◆ **EXERCISE INPUT**:
------------------------
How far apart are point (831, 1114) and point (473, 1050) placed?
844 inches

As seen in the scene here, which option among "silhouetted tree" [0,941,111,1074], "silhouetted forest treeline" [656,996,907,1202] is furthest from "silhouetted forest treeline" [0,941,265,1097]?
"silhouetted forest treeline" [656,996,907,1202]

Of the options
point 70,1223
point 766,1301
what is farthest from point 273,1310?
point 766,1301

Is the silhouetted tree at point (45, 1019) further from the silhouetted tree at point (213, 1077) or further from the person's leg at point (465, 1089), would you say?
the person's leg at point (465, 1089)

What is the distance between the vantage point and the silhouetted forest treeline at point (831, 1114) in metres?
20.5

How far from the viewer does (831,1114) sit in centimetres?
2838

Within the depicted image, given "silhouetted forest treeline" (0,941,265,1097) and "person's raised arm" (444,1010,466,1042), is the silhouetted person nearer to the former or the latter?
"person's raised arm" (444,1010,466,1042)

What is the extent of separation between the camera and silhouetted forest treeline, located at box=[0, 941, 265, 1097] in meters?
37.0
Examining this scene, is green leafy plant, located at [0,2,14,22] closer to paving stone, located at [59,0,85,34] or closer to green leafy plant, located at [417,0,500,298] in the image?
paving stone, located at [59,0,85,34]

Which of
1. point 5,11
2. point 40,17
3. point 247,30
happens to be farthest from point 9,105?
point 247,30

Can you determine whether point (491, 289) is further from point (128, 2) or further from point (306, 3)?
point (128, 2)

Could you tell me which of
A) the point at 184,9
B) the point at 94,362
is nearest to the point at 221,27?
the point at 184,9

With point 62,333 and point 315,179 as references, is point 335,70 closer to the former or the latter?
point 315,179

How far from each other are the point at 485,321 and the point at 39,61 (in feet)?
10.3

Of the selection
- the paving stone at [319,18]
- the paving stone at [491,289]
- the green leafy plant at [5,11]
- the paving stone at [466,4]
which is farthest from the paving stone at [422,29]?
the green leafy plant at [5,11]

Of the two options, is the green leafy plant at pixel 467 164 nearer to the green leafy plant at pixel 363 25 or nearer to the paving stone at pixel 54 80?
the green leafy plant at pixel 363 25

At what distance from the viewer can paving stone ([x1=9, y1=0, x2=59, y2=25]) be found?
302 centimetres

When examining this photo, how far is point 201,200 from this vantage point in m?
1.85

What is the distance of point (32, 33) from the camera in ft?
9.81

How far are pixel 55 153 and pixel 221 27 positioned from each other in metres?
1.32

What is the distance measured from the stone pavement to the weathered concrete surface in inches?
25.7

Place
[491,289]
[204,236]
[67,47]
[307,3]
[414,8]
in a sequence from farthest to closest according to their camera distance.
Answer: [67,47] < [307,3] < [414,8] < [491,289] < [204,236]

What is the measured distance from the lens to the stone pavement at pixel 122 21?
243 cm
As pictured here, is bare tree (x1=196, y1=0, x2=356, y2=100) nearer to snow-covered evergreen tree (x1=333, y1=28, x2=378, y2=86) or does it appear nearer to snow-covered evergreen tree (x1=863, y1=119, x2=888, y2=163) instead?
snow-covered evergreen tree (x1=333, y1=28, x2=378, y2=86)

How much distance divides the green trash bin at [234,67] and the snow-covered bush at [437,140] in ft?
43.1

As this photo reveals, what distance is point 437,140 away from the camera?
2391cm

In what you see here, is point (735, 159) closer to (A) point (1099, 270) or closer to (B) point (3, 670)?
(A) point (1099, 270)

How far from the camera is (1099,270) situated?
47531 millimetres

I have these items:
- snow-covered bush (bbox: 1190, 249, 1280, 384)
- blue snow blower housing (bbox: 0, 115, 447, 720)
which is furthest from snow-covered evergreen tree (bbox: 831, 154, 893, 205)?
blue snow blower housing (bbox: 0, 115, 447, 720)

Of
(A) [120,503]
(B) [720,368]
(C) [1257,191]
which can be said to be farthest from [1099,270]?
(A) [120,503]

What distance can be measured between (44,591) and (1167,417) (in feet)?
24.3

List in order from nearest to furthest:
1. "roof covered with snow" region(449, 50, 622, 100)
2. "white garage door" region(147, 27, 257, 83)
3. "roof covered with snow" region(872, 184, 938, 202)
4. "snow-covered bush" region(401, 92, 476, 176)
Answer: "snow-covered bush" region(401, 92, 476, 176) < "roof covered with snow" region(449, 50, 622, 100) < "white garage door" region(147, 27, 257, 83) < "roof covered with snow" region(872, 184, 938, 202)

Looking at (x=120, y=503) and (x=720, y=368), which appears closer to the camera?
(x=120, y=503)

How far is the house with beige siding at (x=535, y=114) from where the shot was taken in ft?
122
------------------------
◆ **WHAT IS BEING ASKED**:
How many lines in the rows above contain the word "white"? Give only the number.

◆ **THE ANSWER**:
2